§ **Extract to read**:
■ ■ ■ ■ ■

With record-breaking ocean temperatures at rates nobody expected, how long will it take for the Doomsday Glacier to melt completely? According to Eric Rignot, Senior Research Scientist NASA Jet Propulsion Laboratory, when interviewed by USA Today d/d May 20th, 2024: “It will take many decades, not centuries… part of the answer also depends on whether our climate keeps getting warmer or not which depends completely on us and how we manage the planet.”

But low-lying metropolises like Miami Beach are not as concerned about melting taking “many decades, not centuries” as they are concerned about which decade starts the major melting process. This is where the rubber meets the road for low-lying megacities of the world, according to a UN report: New York City, Cairo, Mumbai, Jakarta, Shanghai, Copenhagen, London, Bangkok, Buenos Aires, Lagos, and Los Angeles are all at risk.

So, which decade does it start with full force? Nobody knows but Thwaites is tipsy. That much is known, and that’s why Thwaites has its own study group. Conceivably, the initial decades of collapse could be disastrous.

The risks of collapse have never been higher. Here’s why: Climate change mitigation efforts across the globe have been feeble as CO2 and global warming in parallel have set new all-time higher records in both 2023 and 2024. These are the highest records in human history. People that truly understand the implications are extremely edgy about the prospects of unexpected climate-related shocks over the near-term, meaning not 2050 and not 2100 and not some distant fantasy, but within society’s current generations.

Forget Net Zero Emissions by 2050 (“NZE”), that’s a crapshoot that creates false hope.

“Despite many pledges and efforts by governments to tackle the causes of global warming, CO2 emissions from energy and industry have increased by 60% since the United Nations Framework Convention on Climate Change was signed in 1992… pledges by governments to date – even if fully achieved – fall well short of what is required to bring global energy-related carbon dioxide emissions to net zero by 2050 and give the world an even chance of limiting the global temperature rise to 1.5 °C.” (Source: Net Zero by 2050, International Energy Agency, 2024) This report also claims: “As the major source of global emissions, the energy sector holds the key to responding to the world’s climate challenge.” The report offers solutions.

In that regard, of special note and concern, according to Copernicus Climate Change Service (C3S), global temperatures exceeded 1.5°C (2.7°F) above preindustrial for the first time in human history for a 12-month period from July 2023 to June 2024, when it averaged 1.64°C. According to the UN climate report, sustained temperatures above 1.5C pre-industrial triggers major tipping points like breakdown of ocean circulation systems and others, but that one alone is all it takes for all hell to break lose.

■ ■ ■ ■ ■

§ **Data extract**:
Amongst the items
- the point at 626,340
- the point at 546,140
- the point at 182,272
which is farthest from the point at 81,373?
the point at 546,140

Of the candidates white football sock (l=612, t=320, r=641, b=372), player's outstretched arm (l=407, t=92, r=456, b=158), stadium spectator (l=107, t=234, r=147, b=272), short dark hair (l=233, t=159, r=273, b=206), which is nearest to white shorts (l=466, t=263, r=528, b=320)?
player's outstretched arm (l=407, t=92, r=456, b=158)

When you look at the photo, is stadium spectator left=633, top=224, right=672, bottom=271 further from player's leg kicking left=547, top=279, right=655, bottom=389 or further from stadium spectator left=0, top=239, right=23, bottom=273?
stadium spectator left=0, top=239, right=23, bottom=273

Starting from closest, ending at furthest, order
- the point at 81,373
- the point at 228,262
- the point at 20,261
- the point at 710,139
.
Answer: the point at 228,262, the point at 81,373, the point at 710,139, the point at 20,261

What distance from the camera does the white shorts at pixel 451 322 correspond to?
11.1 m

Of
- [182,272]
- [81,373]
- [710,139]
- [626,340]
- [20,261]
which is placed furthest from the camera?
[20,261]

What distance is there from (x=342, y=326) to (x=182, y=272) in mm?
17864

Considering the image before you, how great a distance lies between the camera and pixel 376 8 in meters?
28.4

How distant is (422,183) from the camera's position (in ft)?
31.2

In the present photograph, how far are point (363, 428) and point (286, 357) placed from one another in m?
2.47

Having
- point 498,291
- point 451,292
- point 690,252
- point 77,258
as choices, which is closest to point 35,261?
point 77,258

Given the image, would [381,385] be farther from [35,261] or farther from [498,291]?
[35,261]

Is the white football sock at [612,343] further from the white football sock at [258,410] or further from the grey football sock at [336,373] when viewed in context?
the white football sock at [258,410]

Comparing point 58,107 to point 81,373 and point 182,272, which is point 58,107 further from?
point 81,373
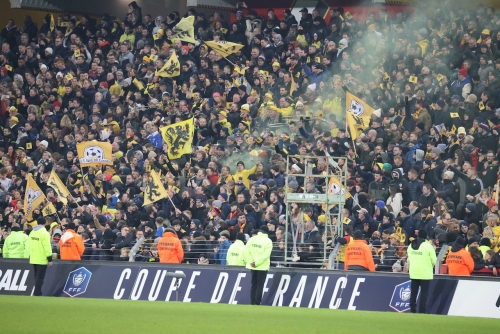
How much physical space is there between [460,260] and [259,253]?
359 cm

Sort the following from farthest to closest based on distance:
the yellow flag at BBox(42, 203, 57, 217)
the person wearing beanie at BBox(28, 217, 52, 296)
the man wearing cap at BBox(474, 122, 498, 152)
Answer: the yellow flag at BBox(42, 203, 57, 217) < the man wearing cap at BBox(474, 122, 498, 152) < the person wearing beanie at BBox(28, 217, 52, 296)

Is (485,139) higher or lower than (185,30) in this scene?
lower

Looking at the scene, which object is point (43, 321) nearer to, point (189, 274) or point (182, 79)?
point (189, 274)

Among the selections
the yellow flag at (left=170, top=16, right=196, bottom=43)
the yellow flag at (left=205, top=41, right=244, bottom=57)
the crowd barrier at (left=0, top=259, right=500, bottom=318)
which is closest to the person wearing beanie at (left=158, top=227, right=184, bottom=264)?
the crowd barrier at (left=0, top=259, right=500, bottom=318)

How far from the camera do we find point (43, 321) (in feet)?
50.8

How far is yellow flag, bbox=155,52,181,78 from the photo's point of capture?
96.0ft

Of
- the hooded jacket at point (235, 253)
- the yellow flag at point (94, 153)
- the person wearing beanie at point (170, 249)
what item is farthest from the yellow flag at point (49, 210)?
the hooded jacket at point (235, 253)

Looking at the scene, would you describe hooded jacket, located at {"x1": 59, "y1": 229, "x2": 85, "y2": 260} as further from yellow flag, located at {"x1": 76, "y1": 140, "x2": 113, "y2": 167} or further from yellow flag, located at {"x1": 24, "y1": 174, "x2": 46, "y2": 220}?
yellow flag, located at {"x1": 76, "y1": 140, "x2": 113, "y2": 167}

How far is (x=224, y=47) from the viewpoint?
29.2 meters

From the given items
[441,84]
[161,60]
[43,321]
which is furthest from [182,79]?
[43,321]

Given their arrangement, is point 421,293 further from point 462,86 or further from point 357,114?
point 462,86

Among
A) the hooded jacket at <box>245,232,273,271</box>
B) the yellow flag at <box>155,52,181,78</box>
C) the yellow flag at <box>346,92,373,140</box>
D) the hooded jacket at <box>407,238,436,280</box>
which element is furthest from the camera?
the yellow flag at <box>155,52,181,78</box>

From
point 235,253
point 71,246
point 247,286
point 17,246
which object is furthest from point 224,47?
point 247,286

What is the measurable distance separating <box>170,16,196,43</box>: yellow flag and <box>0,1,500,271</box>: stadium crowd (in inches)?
8.9
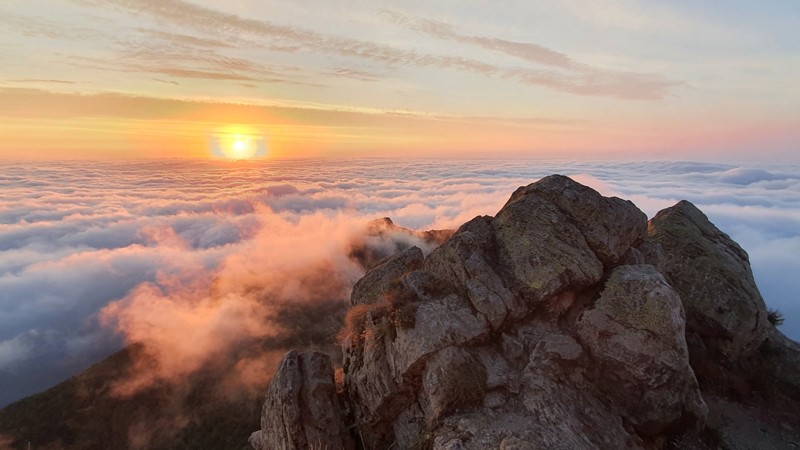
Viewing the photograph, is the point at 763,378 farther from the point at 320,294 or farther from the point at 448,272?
the point at 320,294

■ ■ ■ ■ ■

§ **Tasks to complete**:
**A)** According to the passage on the Doomsday Glacier, why have the risks of collapse never been higher? Answer in one to three sentences.
**B)** Rewrite the part of the passage on the Doomsday Glacier starting at "Forget Net Zero" and ending at "report offers solutions.", putting "promises" in place of "pledges".

§ **Worked answers**:
**A)** The risks of collapse have never been higher because mitigation efforts around the world have been feeble. CO2 and global warming have set new all-time records in both 2023 and 2024, the highest in human history.

**B)**
Forget Net Zero Emissions by 2050 (“NZE”), that’s a crapshoot that creates false hope.

“Despite many promises and efforts by governments to tackle the causes of global warming, CO2 emissions from energy and industry have increased by 60% since the United Nations Framework Convention on Climate Change was signed in 1992… promises by governments to date – even if fully achieved – fall well short of what is required to bring global energy-related carbon dioxide emissions to net zero by 2050 and give the world an even chance of limiting the global temperature rise to 1.5 °C.” (Source: Net Zero by 2050, International Energy Agency, 2024) This report also claims: “As the major source of global emissions, the energy sector holds the key to responding to the world’s climate challenge.” The report offers solutions.